------ TASK INPUT

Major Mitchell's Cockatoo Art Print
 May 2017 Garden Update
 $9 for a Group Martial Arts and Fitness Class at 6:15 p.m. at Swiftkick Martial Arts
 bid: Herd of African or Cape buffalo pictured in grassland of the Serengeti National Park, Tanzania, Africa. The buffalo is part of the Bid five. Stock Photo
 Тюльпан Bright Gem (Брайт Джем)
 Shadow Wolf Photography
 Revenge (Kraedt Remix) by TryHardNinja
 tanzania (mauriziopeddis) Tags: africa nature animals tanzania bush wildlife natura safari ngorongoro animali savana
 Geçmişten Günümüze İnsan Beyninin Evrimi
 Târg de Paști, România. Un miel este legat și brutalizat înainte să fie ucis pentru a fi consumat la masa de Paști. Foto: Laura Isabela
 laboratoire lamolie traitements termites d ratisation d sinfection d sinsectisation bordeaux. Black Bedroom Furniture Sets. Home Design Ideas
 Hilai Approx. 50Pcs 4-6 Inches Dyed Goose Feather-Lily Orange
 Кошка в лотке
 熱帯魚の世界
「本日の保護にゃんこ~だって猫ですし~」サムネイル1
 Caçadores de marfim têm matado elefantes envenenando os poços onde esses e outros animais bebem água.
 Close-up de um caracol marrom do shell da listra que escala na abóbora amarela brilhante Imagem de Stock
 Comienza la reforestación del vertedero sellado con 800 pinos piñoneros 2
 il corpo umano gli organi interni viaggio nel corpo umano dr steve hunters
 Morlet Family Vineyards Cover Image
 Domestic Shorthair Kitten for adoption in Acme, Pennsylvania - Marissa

------------

## WORK REQUIRED
Only an exact transcription of all the records above counts as an answer.

## COMPLETED TASK
Major Mitchell's Cockatoo Art Print
 May 2017 Garden Update
 $9 for a Group Martial Arts and Fitness Class at 6:15 p.m. at Swiftkick Martial Arts
 bid: Herd of African or Cape buffalo pictured in grassland of the Serengeti National Park, Tanzania, Africa. The buffalo is part of the Bid five. Stock Photo
 Тюльпан Bright Gem (Брайт Джем)
 Shadow Wolf Photography
 Revenge (Kraedt Remix) by TryHardNinja
 tanzania (mauriziopeddis) Tags: africa nature animals tanzania bush wildlife natura safari ngorongoro animali savana
 Geçmişten Günümüze İnsan Beyninin Evrimi
 Târg de Paști, România. Un miel este legat și brutalizat înainte să fie ucis pentru a fi consumat la masa de Paști. Foto: Laura Isabela
 laboratoire lamolie traitements termites d ratisation d sinfection d sinsectisation bordeaux. Black Bedroom Furniture Sets. Home Design Ideas
 Hilai Approx. 50Pcs 4-6 Inches Dyed Goose Feather-Lily Orange
 Кошка в лотке
 熱帯魚の世界
「本日の保護にゃんこ~だって猫ですし~」サムネイル1
 Caçadores de marfim têm matado elefantes envenenando os poços onde esses e outros animais bebem água.
 Close-up de um caracol marrom do shell da listra que escala na abóbora amarela brilhante Imagem de Stock
 Comienza la reforestación del vertedero sellado con 800 pinos piñoneros 2
 il corpo umano gli organi interni viaggio nel corpo umano dr steve hunters
 Morlet Family Vineyards Cover Image
 Domestic Shorthair Kitten for adoption in Acme, Pennsylvania - Marissa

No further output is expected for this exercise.